America’s first restaurant has returned from pandemic purgatory with a new chef at the helm, fresh dining room upholstery — and even some hot rod representation.
The Financial District’s historic Delmonico’s steakhouse cut its reopening ribbon Friday following one of the 187-year-old eatery’s darkest periods.
The institution — which had been closed since 2020 — initially shuttered due to COVID-19, but then remained shut amid rent disputes with its 56 Beaver St. landlord and an ugly ownership battle between a former Delmonico’s employee and the brothers Grgurev, a legal nightmare that played out across social and traditional media.
Now, though, the chop house is back in business — and just more than a week following a chic friends and family preview, during which time the dining room remained packed with eager patrons who munched on generous steaks and sides, including crisp fries, and sipped on drinks that included Vinho Verde wine from Portugal.
“I call Delmonico’s the phoenix that rises from the ashes,” Max Tucci, the restaurant’s new global brand officer, recently told The Post while cabbing to the restaurant with his mother. (At the preview last week, Tucci floated from table to table offering customers his warm greetings, all while wearing a sparkly blazer.)

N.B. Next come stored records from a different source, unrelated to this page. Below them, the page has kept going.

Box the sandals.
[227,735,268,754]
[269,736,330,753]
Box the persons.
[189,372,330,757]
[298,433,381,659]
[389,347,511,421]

“Nothing,” emphasized Tucci — the grandson of Oscar Tucci, who resurrected the restaurant in the 1920s after its original incarnation threw in the towel during Prohibition — “can keep Delmonico’s closed.”
Indeed, the purported birthplace of the American restaurant, Baked Alaska, Chicken a la Keene, Eggs Benedict, lobster Newburgh and avocados in NYC is back and ready to uphold its fabulous reputation as the most storied, best-aged white tablecloth joint in town — and also quite possibly the only Manhattan steakhouse with race track representation.
“I was the last customer before the restaurant closed during COVID,” said Travis Shumake, the first openly gay driver to compete in the National Hot Rod Association, who happens to live in a two-bedroom apartment above Delmonico’s.
Usually, Shumake works with an agency to secure sponsors — but in the case of Delmonico’s, he met Tucci after crossing the street to get a slice of pizza and noticing the third-generation Delmonico’s partner doing a photoshoot for his Delmonico’s cookbook out front.
The two became friends and, about six months ago, Tucci declared “we need to sponsor his race car.”
And so he did.
In addition to advertising Delmonico’s to anyone looking at his car or fire suit as they zoom by at up to 319.62 mph (Shumake’s record, which earned him the title of fastest LGBTQ+ driver across all professional motorsports), Shumake and his partner also accept the restaurant’s morning bread deliveries while walking their rescue mutt, Banksy. They also loyally put up window bunting for all major holidays — but the bread and bunting they do just cause.
“We’ll be taking a steak in the race car just to set the record as the fastest steak on the planet,” Schumake shared of an extreme marketing exercise he’s planning for Delmonico’s.
Delmonico’s is open from 5 p.m. to 10 p.m. Sunday through Thursday and until 11 p.m. on Fridays and Saturdays.